A number of students ask us what it is like to work in the community services sector, there is no easy answer as it is such a diverse sector that encompasses many skills and duties. Over the past 25 years, I have been blessed with the opportunity to volunteer for several different community organisations. One of the best things about working in community services roles is that each day is different from the next, and your role is constantly evolving. It is exciting to meet new people and network with other health professionals. Even today I still get a buzz from volunteering in the community and working alongside others. The experience I have gained through volunteering has enhanced my communication skills, increased my compassion for others, and I have been able to learn a range of new skills that have advanced my career.
Every organisation is different and the foundational skills you develop from early experiences in the field will carry across to other roles and assist in your professional development. Below is a snapshot of some of my past volunteer positions and experience.
PLWHA – One of my first and most memorable volunteer positions was at the Positive Living Centre in Darlinghurst. From the outside, it appears a relatively unassuming building, however once you step inside you are immediately enveloped in the warmth of the clients and staff. The centre’s role was to provide transport, meals, social support, complementary therapies and act as a drop-in centre for people living with HIV and AIDS. Many days were spent on the balcony talking, problem solving, being creative and advocating. Every day was different but incredibly enjoyable and rewarding.
Sydney Children’s Hospital (Randwick) – I found this to be one of the more emotionally challenging places I have worked. I volunteered to work with the Play Services Program, where the emphasis was on providing engaging activities for the children to distract them while procedures were being performed. Playing games all day may sound like lots of fun, but there was a serious side to it, as distracting a child while they had a procedure done, and trying to remain happy, calm, composed and continue to entertain them as parents were being given potentially devastating news about their child was very difficult. During this placement, I also learnt about infection control, confidentiality and the importance of being consistent and reliable.

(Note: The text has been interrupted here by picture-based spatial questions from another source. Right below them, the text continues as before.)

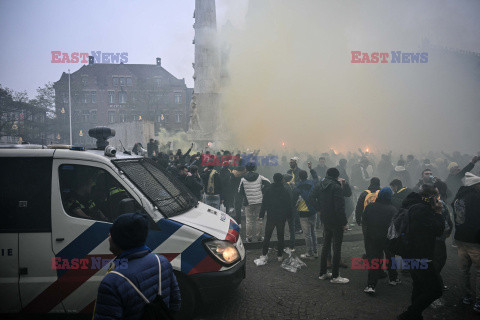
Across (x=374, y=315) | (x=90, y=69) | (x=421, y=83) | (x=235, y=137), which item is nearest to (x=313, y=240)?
(x=374, y=315)

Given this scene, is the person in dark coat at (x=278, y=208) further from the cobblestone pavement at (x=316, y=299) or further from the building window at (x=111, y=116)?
the building window at (x=111, y=116)

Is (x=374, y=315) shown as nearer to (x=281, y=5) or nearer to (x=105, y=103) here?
(x=281, y=5)

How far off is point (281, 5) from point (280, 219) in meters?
29.4

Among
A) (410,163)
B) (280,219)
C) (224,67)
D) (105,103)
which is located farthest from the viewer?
(105,103)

Community Worker – Another memorable and enjoyable volunteer position was when I worked with families who had children with Autism. My role was to enhance their social, emotional and life skills by taking them out into the wider community. My time spent with the clients was very structured and always had a specific purpose. For example, with one client we would walk to the park and buy an ice-cream from the café. This may seem a reasonably straightforward enterprise, but for this boy the experience presented several challenges, such as walking past other children, asking the person behind the counter for an ice-cream, handing over money, working out how much change he should get back, and then eating the ice-cream in a public place.
Community Companion – This position involved providing companionship for people who needed someone to be with them at all times. Each day was different, as some days I might be driving to the doctor or going on a holiday with the person. Another time it might be helping the client to shop for groceries. One elderly man wanted to move to South Australia from NSW so my role involved helping him pack up his belongings, getting on a plane to travel to the new location, and assisting him to settle into his new residence.
YMCA Y Options – Y Options is a day activity program for school leavers and young adults with a disability and minimal to low support needs. The programs serve to promote recreational, educational and life skill development through activities that teach individuals how to lead an active, healthy and inclusive life. I recall this position with fondness as it was probably the most fun I have ever had in a job. We would go to concerts, movies, plays, dances, bowling or any other activity in the community that was interesting to the group. It also helped to reduce the stigma of disability in the community, as people with a disability were being seen doing everyday things.
Palliative Care – Currently I am fortunate to be volunteering with clients nearing the end of their life due to either age or illness. Providing companionship and helping them to live and enjoy their last few days/weeks/months is immensely rewarding but at the same time very emotional. In palliative care debriefing is essential for your own mental health.
Overall, my advice when looking for work, placement or a volunteer role is to be flexible, and go out into the community with an open mind. You may find that you walk out a changed person.